Fine Art Asia 2023 Academic Programme


Chinese Miniatures

Presented by Fine Art Asia

Speakers: Dr Koos de Jong, Art Historian
Date: 6 October 2023 (Friday)
Time: 5:00 – 6:00 pm
Language: English

Early miniatures from China can portray virtually anything: deities, mythical figures, people, animals, trees, plants, fruits, architecture, means of transport and even clouds and mountains. As least as numerous are utilitarian objects, such as tableware, tools, weapons, furniture and clothing. In the objects’ production – always in a scaled-down version of comparable large objects – widely diverse materials were used: jade, bronze, ivory, ceramics, wood and many other materials. The miniatures had many different functions: some served as insignia, others as fetish objects or devotionalia, some were used as burial gifts, and others still used as toys. They could express good wishes, and at times they even served as bribes. Since many Chinese words are pronounced the same despite signifying different things, some of the miniatures have a double meaning, hiding a ‘secret’ message behind the explicit one.

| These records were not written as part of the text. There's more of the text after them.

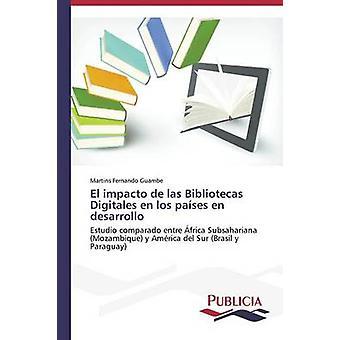 El impacto de las Bibliotecas Digitales en los pases en desarrollo by Guambe Martins Fernando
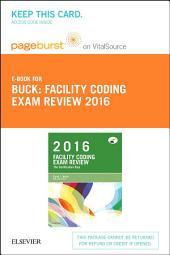 Facility Coding Exam Review 2016 - E-Book: The Certification Step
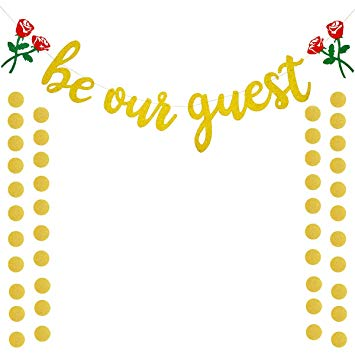 Be Our Guest Gold Sign Banner, Reception Banner for Beauty And The Beast  Party Bridal Shower Favor Supplies for Wedding Engagement Bachelorete Party.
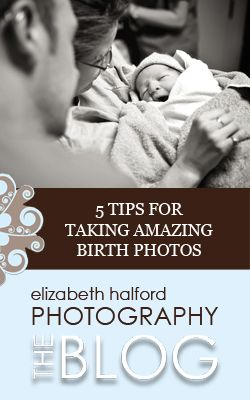 A guest post giving you 5 tips for taking amazing birth photos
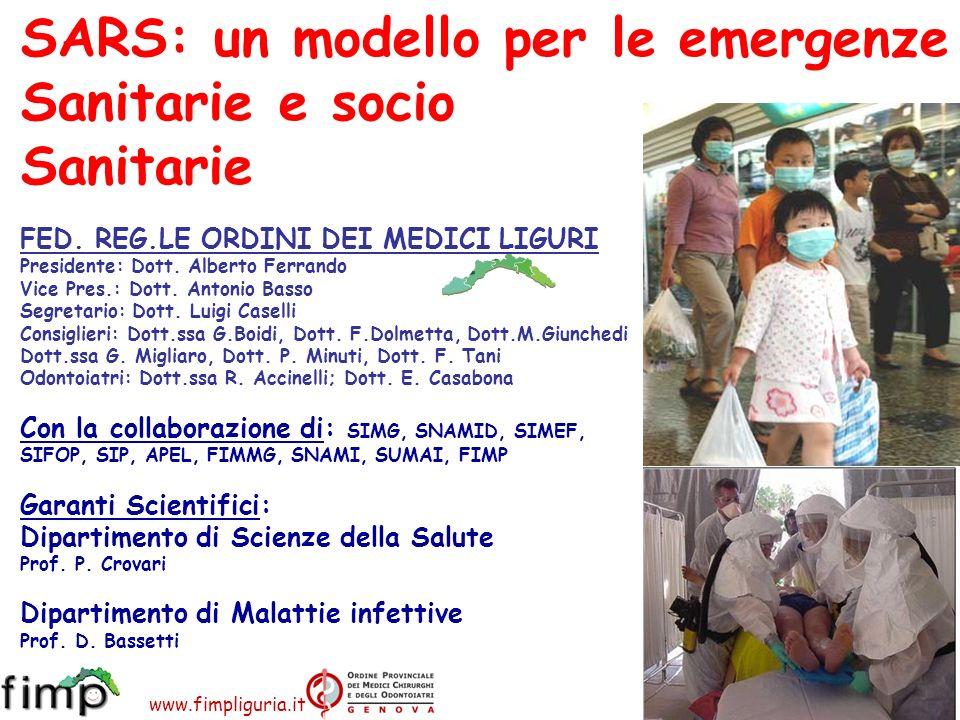 www.apel-pediatri.it www.fimpliguria.it SARS: un modello per le emergenze Sanitarie e socio Sanitarie FED. REG.LE ORDINI DEI MEDICI LIGURI Presidente:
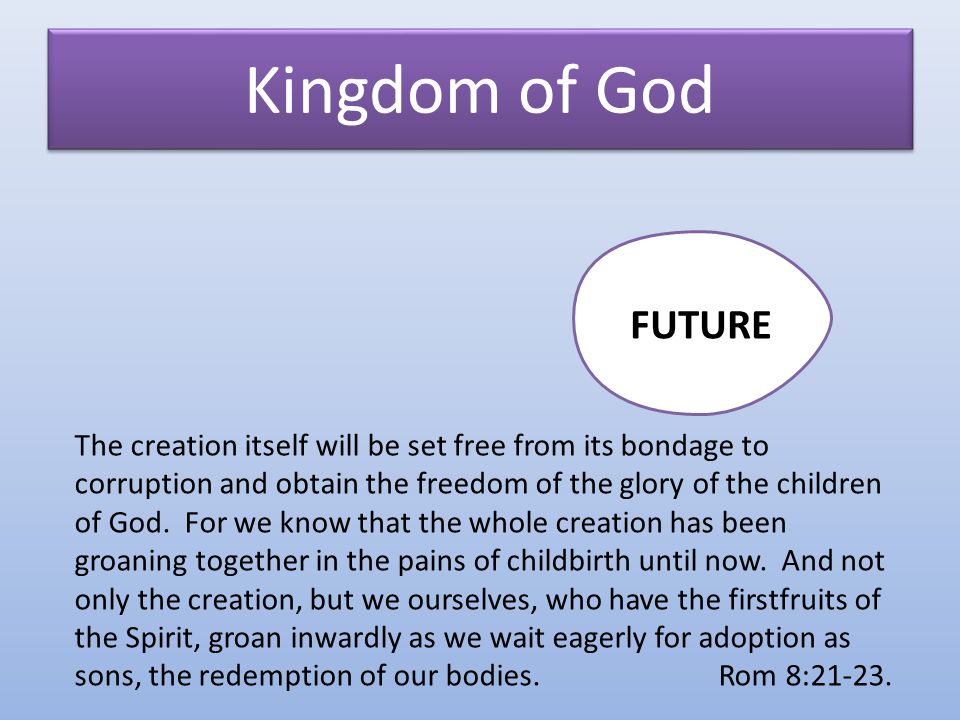 Kingdom of God PRESENT FUTURE The creation itself will be set free from its bondage to corruption and obtain the freedom of the glory of the children of God.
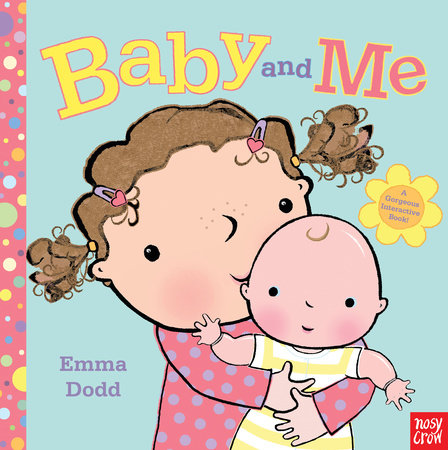 Baby and Me by Nosy Crow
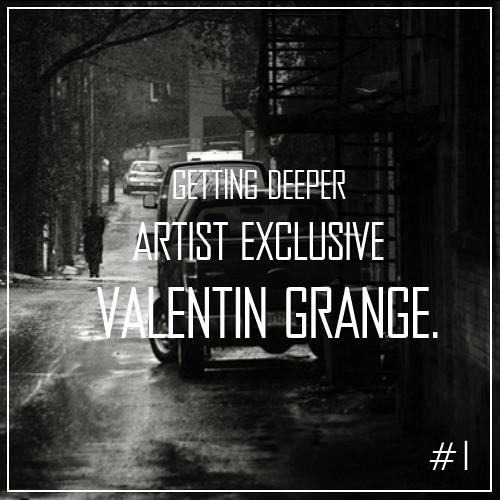 Getting Deeper Artist Exclusive #1 - Valentin Grange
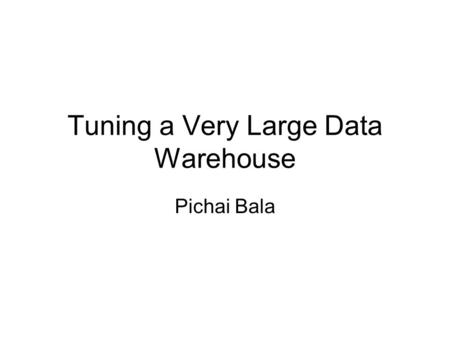 Tuning a Very Large Data Warehouse Pichai Bala. About Me Working in the IT industry for the past 17 years Working in Oracle since 1993. Working in Data.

What makes the objects even more interesting is also the representation of everyday and intimate themes that were nigh-on taboo in the official fine arts: belief and superstition, love and erotica, work and play, wealth and poverty. Humour, too, often played a role in the motifs. The small works thus grant new and surprising insights into Chinese society and everyday life over a period of more than 7,000 years.





Dr Koos de Jong is a highly accomplished scholar with a rich background in art history, medieval archaeology, and archival science. He graduated from the University of Amsterdam in 1976 and went on to receive his PhD in 2020. Throughout his career, spanning from 1977 to 2009, he held various notable positions, including director of the Provincial Overijssels Museum in Zwolle, Vice Director, and Chief Curator at the Netherlands Office for Fine Arts in The Hague, Director of the Zaanse Schans & Zaans Museum in Zaanstad, and Director of the European Ceramic Work Centre in‘s-Hertogenbosch. Since 2009, Dr de Jong has been actively engaged as an independent researcher and publicist. From 2015 to 2020, he served as a staff member at the University of Amsterdam.

Dr Koos de Jong has written numerous articles and books on a wide range of subjects. His areas of expertise include the pewterer’s guild in medieval Amsterdam, the Dutch medieval interior, medieval sculpture, ceramics, modern design, and architecture. Among his recent notable publications are “Dragon & Horse: Saddle Rugs and Other Horse Tack from China and Beyond” (CA Design, Amsterdam – Hong Kong 2013) and “Small China: Early Chinese Miniatures” (Arnoldsche Art Publishers, Stuttgart 2021).